▶ **Short exercise**
Render the stretch from the start of the items below through the line containing "288L152 298H165L172 288V279L168" as a numbered list, skipping any blank lines. Leave the pictures out of your answer.

-----

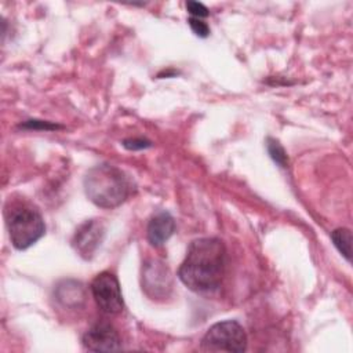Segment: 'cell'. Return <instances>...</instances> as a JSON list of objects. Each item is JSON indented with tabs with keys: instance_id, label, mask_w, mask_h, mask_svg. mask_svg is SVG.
<instances>
[{
	"instance_id": "6da1fadb",
	"label": "cell",
	"mask_w": 353,
	"mask_h": 353,
	"mask_svg": "<svg viewBox=\"0 0 353 353\" xmlns=\"http://www.w3.org/2000/svg\"><path fill=\"white\" fill-rule=\"evenodd\" d=\"M226 268V248L218 237L193 240L178 269L179 280L194 292H212L219 288Z\"/></svg>"
},
{
	"instance_id": "7a4b0ae2",
	"label": "cell",
	"mask_w": 353,
	"mask_h": 353,
	"mask_svg": "<svg viewBox=\"0 0 353 353\" xmlns=\"http://www.w3.org/2000/svg\"><path fill=\"white\" fill-rule=\"evenodd\" d=\"M128 176L112 164H98L84 176V192L91 203L101 208H116L130 194Z\"/></svg>"
},
{
	"instance_id": "3957f363",
	"label": "cell",
	"mask_w": 353,
	"mask_h": 353,
	"mask_svg": "<svg viewBox=\"0 0 353 353\" xmlns=\"http://www.w3.org/2000/svg\"><path fill=\"white\" fill-rule=\"evenodd\" d=\"M8 236L17 250H26L40 240L46 233L41 214L28 205H18L7 216Z\"/></svg>"
},
{
	"instance_id": "277c9868",
	"label": "cell",
	"mask_w": 353,
	"mask_h": 353,
	"mask_svg": "<svg viewBox=\"0 0 353 353\" xmlns=\"http://www.w3.org/2000/svg\"><path fill=\"white\" fill-rule=\"evenodd\" d=\"M200 349L204 352L241 353L247 349V334L236 320L219 321L207 330Z\"/></svg>"
},
{
	"instance_id": "5b68a950",
	"label": "cell",
	"mask_w": 353,
	"mask_h": 353,
	"mask_svg": "<svg viewBox=\"0 0 353 353\" xmlns=\"http://www.w3.org/2000/svg\"><path fill=\"white\" fill-rule=\"evenodd\" d=\"M91 292L98 307L108 314L120 313L124 307L117 277L110 272H102L91 283Z\"/></svg>"
},
{
	"instance_id": "8992f818",
	"label": "cell",
	"mask_w": 353,
	"mask_h": 353,
	"mask_svg": "<svg viewBox=\"0 0 353 353\" xmlns=\"http://www.w3.org/2000/svg\"><path fill=\"white\" fill-rule=\"evenodd\" d=\"M142 288L152 298H165L172 288V279L168 268L157 259L145 263L142 273Z\"/></svg>"
},
{
	"instance_id": "52a82bcc",
	"label": "cell",
	"mask_w": 353,
	"mask_h": 353,
	"mask_svg": "<svg viewBox=\"0 0 353 353\" xmlns=\"http://www.w3.org/2000/svg\"><path fill=\"white\" fill-rule=\"evenodd\" d=\"M105 236V223L101 219H88L83 222L72 240L76 252L83 259H91L99 248Z\"/></svg>"
},
{
	"instance_id": "ba28073f",
	"label": "cell",
	"mask_w": 353,
	"mask_h": 353,
	"mask_svg": "<svg viewBox=\"0 0 353 353\" xmlns=\"http://www.w3.org/2000/svg\"><path fill=\"white\" fill-rule=\"evenodd\" d=\"M83 346L90 352H114L121 349V339L117 330L106 323H95L81 338Z\"/></svg>"
},
{
	"instance_id": "9c48e42d",
	"label": "cell",
	"mask_w": 353,
	"mask_h": 353,
	"mask_svg": "<svg viewBox=\"0 0 353 353\" xmlns=\"http://www.w3.org/2000/svg\"><path fill=\"white\" fill-rule=\"evenodd\" d=\"M174 230L175 221L172 215L167 211H159L150 218L146 229V236L152 245L160 247L174 234Z\"/></svg>"
},
{
	"instance_id": "30bf717a",
	"label": "cell",
	"mask_w": 353,
	"mask_h": 353,
	"mask_svg": "<svg viewBox=\"0 0 353 353\" xmlns=\"http://www.w3.org/2000/svg\"><path fill=\"white\" fill-rule=\"evenodd\" d=\"M58 299L66 306H79L80 301H84L83 288L79 283L70 285V281H65V285L58 288Z\"/></svg>"
},
{
	"instance_id": "8fae6325",
	"label": "cell",
	"mask_w": 353,
	"mask_h": 353,
	"mask_svg": "<svg viewBox=\"0 0 353 353\" xmlns=\"http://www.w3.org/2000/svg\"><path fill=\"white\" fill-rule=\"evenodd\" d=\"M331 240L336 250L347 262L352 259V233L347 228H338L331 233Z\"/></svg>"
},
{
	"instance_id": "7c38bea8",
	"label": "cell",
	"mask_w": 353,
	"mask_h": 353,
	"mask_svg": "<svg viewBox=\"0 0 353 353\" xmlns=\"http://www.w3.org/2000/svg\"><path fill=\"white\" fill-rule=\"evenodd\" d=\"M266 146H268V152H269L270 157L273 159V161L277 163L280 167H287L288 157H287L284 148L280 145V142L273 138H268Z\"/></svg>"
},
{
	"instance_id": "4fadbf2b",
	"label": "cell",
	"mask_w": 353,
	"mask_h": 353,
	"mask_svg": "<svg viewBox=\"0 0 353 353\" xmlns=\"http://www.w3.org/2000/svg\"><path fill=\"white\" fill-rule=\"evenodd\" d=\"M19 128H23V130H46V131H51V130L62 128V125L52 124V123H50V121H43V120H26L25 123H21V124H19Z\"/></svg>"
},
{
	"instance_id": "5bb4252c",
	"label": "cell",
	"mask_w": 353,
	"mask_h": 353,
	"mask_svg": "<svg viewBox=\"0 0 353 353\" xmlns=\"http://www.w3.org/2000/svg\"><path fill=\"white\" fill-rule=\"evenodd\" d=\"M186 10H188V12L190 14V17H193V18H205V17H208V14H210V11H208V8L203 4V3H199V1H186Z\"/></svg>"
},
{
	"instance_id": "9a60e30c",
	"label": "cell",
	"mask_w": 353,
	"mask_h": 353,
	"mask_svg": "<svg viewBox=\"0 0 353 353\" xmlns=\"http://www.w3.org/2000/svg\"><path fill=\"white\" fill-rule=\"evenodd\" d=\"M188 22H189V26H190V29L193 30V33H194L196 36H199V37H207V36L210 34V28H208V25H207L203 19L190 17Z\"/></svg>"
},
{
	"instance_id": "2e32d148",
	"label": "cell",
	"mask_w": 353,
	"mask_h": 353,
	"mask_svg": "<svg viewBox=\"0 0 353 353\" xmlns=\"http://www.w3.org/2000/svg\"><path fill=\"white\" fill-rule=\"evenodd\" d=\"M123 146L128 150H142L152 146V142L145 138H130L123 141Z\"/></svg>"
}]
</instances>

-----

▶ **Solution below**
1. Segment: 'cell'. Return <instances>...</instances> as a JSON list of objects. Each item is JSON indented with tabs with keys: instance_id, label, mask_w, mask_h, mask_svg. mask_svg is SVG.
2. <instances>
3. [{
4. 	"instance_id": "6da1fadb",
5. 	"label": "cell",
6. 	"mask_w": 353,
7. 	"mask_h": 353,
8. 	"mask_svg": "<svg viewBox=\"0 0 353 353\" xmlns=\"http://www.w3.org/2000/svg\"><path fill=\"white\" fill-rule=\"evenodd\" d=\"M226 268V248L218 237L193 240L178 269L179 280L194 292H212L219 288Z\"/></svg>"
9. },
10. {
11. 	"instance_id": "7a4b0ae2",
12. 	"label": "cell",
13. 	"mask_w": 353,
14. 	"mask_h": 353,
15. 	"mask_svg": "<svg viewBox=\"0 0 353 353\" xmlns=\"http://www.w3.org/2000/svg\"><path fill=\"white\" fill-rule=\"evenodd\" d=\"M128 176L112 164H98L84 176V192L91 203L101 208H116L130 194Z\"/></svg>"
16. },
17. {
18. 	"instance_id": "3957f363",
19. 	"label": "cell",
20. 	"mask_w": 353,
21. 	"mask_h": 353,
22. 	"mask_svg": "<svg viewBox=\"0 0 353 353\" xmlns=\"http://www.w3.org/2000/svg\"><path fill=\"white\" fill-rule=\"evenodd\" d=\"M8 236L17 250H26L40 240L46 233L41 214L28 205H18L7 216Z\"/></svg>"
23. },
24. {
25. 	"instance_id": "277c9868",
26. 	"label": "cell",
27. 	"mask_w": 353,
28. 	"mask_h": 353,
29. 	"mask_svg": "<svg viewBox=\"0 0 353 353\" xmlns=\"http://www.w3.org/2000/svg\"><path fill=\"white\" fill-rule=\"evenodd\" d=\"M200 349L204 352L241 353L247 349V334L236 320L219 321L207 330Z\"/></svg>"
30. },
31. {
32. 	"instance_id": "5b68a950",
33. 	"label": "cell",
34. 	"mask_w": 353,
35. 	"mask_h": 353,
36. 	"mask_svg": "<svg viewBox=\"0 0 353 353\" xmlns=\"http://www.w3.org/2000/svg\"><path fill=\"white\" fill-rule=\"evenodd\" d=\"M91 292L98 307L108 314L120 313L124 307L117 277L110 272H102L91 283Z\"/></svg>"
37. },
38. {
39. 	"instance_id": "8992f818",
40. 	"label": "cell",
41. 	"mask_w": 353,
42. 	"mask_h": 353,
43. 	"mask_svg": "<svg viewBox=\"0 0 353 353\" xmlns=\"http://www.w3.org/2000/svg\"><path fill=\"white\" fill-rule=\"evenodd\" d=\"M142 288L152 298H165L172 288V279L168 268L157 259L145 263L142 273Z\"/></svg>"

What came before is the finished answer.